Sevgili Peygamberimiz (a.s.v.) bir gün çocuğunun mezarı başında ağıt yakan bir kadının yanından geçti.
Ona,
- Allah'a karşı gelmekten sakın ve sabret! buyurdu.
Kadın:
- Çek git başımdan, bu felaket benim başıma geldi, senin başına değil, dedi.

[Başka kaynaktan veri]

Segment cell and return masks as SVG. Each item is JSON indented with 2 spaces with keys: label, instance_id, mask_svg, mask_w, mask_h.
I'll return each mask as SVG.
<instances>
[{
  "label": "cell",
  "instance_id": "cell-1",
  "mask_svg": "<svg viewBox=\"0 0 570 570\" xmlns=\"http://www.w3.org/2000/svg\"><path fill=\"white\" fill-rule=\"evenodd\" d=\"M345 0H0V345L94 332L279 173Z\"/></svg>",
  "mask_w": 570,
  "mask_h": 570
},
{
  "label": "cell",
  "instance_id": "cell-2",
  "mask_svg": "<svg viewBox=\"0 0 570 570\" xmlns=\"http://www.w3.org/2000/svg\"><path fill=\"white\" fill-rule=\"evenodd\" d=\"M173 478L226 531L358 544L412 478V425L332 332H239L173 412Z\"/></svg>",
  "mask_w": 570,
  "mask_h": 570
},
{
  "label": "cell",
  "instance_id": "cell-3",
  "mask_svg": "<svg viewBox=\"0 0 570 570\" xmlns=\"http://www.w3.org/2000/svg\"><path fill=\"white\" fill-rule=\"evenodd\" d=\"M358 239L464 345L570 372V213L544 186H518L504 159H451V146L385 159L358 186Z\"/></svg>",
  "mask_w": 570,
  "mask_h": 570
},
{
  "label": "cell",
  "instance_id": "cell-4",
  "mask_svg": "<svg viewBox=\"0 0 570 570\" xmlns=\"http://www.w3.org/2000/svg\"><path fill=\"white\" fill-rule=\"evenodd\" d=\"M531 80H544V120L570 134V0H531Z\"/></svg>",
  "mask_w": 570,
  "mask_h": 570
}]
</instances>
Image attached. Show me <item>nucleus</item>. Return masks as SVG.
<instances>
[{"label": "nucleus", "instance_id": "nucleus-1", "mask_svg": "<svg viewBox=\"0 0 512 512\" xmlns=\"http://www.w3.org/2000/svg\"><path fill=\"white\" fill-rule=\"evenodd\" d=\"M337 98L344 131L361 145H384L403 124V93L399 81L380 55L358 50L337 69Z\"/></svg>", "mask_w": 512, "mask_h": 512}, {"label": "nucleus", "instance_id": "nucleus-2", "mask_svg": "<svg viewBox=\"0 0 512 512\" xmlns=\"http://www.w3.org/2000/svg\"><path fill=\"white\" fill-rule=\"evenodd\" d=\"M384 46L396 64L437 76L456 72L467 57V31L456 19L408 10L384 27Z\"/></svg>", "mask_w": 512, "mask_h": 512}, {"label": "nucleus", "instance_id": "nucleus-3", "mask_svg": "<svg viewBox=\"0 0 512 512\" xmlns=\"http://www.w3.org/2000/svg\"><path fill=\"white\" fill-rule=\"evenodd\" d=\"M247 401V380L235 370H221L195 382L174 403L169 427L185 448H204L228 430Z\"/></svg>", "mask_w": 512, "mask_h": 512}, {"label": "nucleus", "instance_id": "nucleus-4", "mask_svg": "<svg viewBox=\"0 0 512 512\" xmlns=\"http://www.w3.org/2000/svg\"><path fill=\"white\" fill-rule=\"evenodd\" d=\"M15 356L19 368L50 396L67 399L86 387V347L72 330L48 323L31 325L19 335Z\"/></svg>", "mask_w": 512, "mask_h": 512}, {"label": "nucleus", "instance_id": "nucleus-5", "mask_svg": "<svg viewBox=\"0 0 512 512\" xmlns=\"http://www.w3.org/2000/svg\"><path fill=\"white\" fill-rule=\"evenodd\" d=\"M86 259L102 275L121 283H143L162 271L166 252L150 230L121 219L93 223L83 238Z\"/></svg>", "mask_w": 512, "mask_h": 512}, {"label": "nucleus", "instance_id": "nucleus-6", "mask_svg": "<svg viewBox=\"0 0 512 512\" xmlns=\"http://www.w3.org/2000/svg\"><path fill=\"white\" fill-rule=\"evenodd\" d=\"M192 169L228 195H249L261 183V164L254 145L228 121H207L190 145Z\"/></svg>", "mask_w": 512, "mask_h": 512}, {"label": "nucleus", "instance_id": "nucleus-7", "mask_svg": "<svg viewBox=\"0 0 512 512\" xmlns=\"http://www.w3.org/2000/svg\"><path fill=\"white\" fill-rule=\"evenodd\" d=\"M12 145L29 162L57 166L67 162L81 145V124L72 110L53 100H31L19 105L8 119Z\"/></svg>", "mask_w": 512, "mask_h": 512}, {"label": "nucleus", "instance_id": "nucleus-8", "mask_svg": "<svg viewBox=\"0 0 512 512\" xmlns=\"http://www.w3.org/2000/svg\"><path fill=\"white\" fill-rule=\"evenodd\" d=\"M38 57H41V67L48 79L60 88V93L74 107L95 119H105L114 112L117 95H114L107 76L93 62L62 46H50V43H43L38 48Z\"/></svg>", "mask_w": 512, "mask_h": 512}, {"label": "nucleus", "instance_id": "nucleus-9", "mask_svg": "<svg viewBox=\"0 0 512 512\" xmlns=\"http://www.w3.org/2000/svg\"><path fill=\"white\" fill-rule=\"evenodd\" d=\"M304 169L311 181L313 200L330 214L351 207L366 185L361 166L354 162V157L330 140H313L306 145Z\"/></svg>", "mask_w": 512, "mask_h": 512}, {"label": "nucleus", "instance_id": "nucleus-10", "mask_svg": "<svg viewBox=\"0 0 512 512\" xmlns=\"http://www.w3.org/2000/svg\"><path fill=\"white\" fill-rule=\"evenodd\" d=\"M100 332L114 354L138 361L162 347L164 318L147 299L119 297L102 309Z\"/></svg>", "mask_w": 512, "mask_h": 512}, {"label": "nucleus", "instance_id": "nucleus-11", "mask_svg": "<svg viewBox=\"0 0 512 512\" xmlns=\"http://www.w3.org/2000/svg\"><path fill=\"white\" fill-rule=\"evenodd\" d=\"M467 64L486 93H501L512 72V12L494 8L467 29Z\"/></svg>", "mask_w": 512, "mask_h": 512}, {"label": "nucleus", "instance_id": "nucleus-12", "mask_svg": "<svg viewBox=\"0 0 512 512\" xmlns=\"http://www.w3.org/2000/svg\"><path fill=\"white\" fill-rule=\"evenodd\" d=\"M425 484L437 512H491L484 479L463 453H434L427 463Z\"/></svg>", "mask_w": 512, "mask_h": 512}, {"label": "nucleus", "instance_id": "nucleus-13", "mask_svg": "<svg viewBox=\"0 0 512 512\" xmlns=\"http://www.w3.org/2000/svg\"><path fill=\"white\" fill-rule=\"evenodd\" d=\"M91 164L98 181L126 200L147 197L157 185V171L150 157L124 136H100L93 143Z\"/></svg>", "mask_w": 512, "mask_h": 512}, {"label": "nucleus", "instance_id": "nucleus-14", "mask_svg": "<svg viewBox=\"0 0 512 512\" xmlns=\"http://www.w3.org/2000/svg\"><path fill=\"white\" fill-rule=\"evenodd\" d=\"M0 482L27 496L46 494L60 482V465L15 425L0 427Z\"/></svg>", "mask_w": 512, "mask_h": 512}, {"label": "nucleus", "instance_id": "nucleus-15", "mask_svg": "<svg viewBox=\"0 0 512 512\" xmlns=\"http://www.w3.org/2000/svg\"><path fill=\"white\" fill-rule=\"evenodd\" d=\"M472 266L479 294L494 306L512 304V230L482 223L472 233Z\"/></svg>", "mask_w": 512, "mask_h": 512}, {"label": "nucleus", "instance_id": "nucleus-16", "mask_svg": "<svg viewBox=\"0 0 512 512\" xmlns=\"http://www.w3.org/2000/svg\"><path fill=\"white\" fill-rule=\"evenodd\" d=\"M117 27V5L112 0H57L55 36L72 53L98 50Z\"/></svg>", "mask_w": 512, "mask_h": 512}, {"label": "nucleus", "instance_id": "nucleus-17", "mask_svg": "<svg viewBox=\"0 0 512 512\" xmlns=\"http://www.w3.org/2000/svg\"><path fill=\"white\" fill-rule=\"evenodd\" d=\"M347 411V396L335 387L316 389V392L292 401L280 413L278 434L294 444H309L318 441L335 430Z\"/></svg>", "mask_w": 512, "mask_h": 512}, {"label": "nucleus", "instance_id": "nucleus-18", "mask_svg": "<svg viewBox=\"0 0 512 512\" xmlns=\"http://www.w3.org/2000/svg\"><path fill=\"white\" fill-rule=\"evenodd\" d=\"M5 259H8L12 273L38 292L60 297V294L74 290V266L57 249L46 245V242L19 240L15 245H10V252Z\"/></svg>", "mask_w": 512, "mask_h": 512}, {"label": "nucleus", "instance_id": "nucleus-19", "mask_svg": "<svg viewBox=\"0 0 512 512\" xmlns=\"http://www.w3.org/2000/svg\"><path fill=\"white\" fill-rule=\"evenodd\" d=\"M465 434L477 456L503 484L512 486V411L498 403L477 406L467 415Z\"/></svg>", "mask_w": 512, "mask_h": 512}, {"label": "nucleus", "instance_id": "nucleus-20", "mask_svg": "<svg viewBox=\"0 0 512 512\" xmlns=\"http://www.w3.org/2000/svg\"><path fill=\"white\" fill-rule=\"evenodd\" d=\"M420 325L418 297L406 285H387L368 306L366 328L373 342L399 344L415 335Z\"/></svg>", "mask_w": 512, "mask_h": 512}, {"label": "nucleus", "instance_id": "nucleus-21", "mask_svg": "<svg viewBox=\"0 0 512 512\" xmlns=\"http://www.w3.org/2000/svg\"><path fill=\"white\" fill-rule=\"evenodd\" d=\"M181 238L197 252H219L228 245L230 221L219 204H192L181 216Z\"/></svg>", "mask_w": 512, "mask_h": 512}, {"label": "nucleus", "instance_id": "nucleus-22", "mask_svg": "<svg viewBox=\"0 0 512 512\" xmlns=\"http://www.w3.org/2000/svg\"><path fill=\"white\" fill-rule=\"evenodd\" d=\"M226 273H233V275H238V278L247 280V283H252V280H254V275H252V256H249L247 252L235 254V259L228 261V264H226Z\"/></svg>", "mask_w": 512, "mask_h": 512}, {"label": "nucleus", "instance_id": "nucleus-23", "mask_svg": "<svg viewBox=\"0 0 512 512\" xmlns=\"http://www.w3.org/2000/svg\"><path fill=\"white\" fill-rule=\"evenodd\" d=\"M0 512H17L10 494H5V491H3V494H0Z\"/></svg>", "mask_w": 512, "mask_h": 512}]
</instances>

Kadın Hz. Muhammed (s.a.v.)'i tanıyamamıştı. Oradakiler, kadına bu kişinin Peygamberimiz (a.s.v.) olduğunu söylediler. Kadın, bunu duyar duymaz özür beyan etmek üzere Hz. Peygamber (s.a.v.)'in arkasından koştu. Hz. Peygamberimize (s.a.v.),
- Sizi tanıyamadım, dedi.
Peygamber Efendimiz (a.s.) ise şöyle buyurdu:
- Sabır, felaketle karşılaştığın ilk anda dayanmaktır.
Peygamber Efendimiz Hz. Muhammed (s.a.v.) Allah Teala'nın şöyle buyurduğunu nakletmiştir.
Dünyada sevdiği bir dostunu aldığım zaman, (sabredip) ecrini Allah'tan bekleyen mümin kulumun katımdaki karşılığı cennettir.
Mükafatın büyüklüğü, belanın şiddetine göredir.
Allah (c.c.), sevdiği topluluğu belaya uğratır. (İmtihan eder.)